What is the accuracy of this model? If we run the model on the full dataset, and predict a player will be placed in a division with the greatest probability of their node, it yields an error rate of about 56%. Which is not super great (chance would be 75% error). But remember, were trying to predict 1 of 4 divisions. If we were just limiting the prediction to “A” or “Not A”, the error rate would be much better. It’s also worth mentioning that the error rate changes depending on Node, which affects the overall error rate. Certain nodes are more error prone than others. The full breakdown of node error rate is below.
Model formula:
earned_div ~ wppr_rank + ratings_value
Fitted party:
[1] root
| [2] ratings_value <= 1665.371
| | [3] ratings_value <= 1285.367: D (n = 71, err = 32.4%)
| | [4] ratings_value > 1285.367
| | | [5] ratings_value <= 1471.276: D (n = 148, err = 63.5%)
| | | [6] ratings_value > 1471.276: B (n = 217, err = 71.0%)
| [7] ratings_value > 1665.371
| | [8] wppr_rank <= 617
| | | [9] wppr_rank <= 86: A (n = 46, err = 13.0%)
| | | [10] wppr_rank > 86: A (n = 90, err = 51.1%)
| | [11] wppr_rank > 617: C (n = 15, err = 40.0%)
There are several nodes that don’t present a clear winner (e.g., nodes D and B), and their error percentages are (not surprisingly) very high. These error rates are closing in on the ballpark of chance. But of course, the probability breakdowns in those nodes show that each division is about equally probable. The ratings and wppr ranks just don’t provide much in the way of predictive power at that end of the scale.
Final Remarks
This was a pretty fun project, and the results were interesting. On a personal note, I remember being bummed that I didn’t qualify for A Division in 2015. It was somewhat comforting to find out that my rating and wppr ranking put me at about a 50% chance of getting into the A division. It made me feel a little less bad about it!

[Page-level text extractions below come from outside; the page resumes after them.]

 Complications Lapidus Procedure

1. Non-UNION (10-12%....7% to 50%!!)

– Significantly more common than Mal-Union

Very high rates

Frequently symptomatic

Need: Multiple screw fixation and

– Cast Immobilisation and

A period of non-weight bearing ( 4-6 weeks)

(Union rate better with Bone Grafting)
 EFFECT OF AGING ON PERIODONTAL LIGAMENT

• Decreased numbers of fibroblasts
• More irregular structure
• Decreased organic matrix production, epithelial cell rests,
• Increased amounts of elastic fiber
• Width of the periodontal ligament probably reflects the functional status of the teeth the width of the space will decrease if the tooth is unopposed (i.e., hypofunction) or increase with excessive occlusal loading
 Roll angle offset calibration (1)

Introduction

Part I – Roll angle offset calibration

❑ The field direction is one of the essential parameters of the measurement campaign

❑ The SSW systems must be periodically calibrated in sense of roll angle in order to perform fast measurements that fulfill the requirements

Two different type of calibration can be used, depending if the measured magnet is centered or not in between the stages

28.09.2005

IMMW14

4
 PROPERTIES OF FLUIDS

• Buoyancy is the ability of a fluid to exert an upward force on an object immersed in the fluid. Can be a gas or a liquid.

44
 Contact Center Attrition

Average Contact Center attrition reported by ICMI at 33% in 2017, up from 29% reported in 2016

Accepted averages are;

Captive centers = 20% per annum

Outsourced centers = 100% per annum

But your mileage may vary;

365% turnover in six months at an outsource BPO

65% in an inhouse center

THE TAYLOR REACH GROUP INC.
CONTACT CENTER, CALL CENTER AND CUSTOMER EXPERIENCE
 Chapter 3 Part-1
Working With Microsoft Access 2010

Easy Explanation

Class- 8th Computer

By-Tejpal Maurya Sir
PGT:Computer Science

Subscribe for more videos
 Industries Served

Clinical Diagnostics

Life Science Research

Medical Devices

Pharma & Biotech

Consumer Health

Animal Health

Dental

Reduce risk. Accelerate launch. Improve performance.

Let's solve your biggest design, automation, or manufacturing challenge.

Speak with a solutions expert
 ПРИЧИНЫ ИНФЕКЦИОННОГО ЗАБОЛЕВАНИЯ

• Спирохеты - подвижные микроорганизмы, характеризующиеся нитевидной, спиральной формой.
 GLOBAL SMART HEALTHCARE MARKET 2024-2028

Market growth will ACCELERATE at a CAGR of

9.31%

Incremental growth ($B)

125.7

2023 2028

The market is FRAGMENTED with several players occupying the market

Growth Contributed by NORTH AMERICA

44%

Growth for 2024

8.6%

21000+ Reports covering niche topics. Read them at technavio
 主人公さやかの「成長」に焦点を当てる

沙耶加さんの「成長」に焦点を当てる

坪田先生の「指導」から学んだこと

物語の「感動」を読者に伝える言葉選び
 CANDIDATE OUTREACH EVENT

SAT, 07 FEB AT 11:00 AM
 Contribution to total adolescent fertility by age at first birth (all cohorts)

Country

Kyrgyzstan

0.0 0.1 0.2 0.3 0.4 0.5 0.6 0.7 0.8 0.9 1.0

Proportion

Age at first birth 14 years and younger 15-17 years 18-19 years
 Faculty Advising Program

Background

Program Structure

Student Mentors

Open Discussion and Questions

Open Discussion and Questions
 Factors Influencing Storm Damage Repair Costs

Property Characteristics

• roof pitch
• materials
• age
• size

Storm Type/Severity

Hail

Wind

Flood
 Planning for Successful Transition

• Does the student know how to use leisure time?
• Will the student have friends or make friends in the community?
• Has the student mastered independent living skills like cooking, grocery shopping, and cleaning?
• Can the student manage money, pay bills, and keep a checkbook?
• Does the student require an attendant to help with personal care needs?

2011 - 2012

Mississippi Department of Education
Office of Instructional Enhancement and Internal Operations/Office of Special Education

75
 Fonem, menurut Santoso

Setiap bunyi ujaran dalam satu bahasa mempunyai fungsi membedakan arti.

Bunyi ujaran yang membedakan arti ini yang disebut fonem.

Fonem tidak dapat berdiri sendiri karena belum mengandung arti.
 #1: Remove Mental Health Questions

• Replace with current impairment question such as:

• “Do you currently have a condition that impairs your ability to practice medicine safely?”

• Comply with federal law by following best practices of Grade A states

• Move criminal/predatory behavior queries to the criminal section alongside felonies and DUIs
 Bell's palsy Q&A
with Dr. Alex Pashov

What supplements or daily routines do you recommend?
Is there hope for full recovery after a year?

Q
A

I welcome any comments and suggestions for alternate methods. If I committed an error, please call me out on it. A conditional inference tree is only one way of doing this kind of analysis, and I’m sure there are better ways. It will be interesting to see how well this model holds up for the 2016 results. Once the final player list is posted, I’ll try and follow up with predictions for everyone’s division.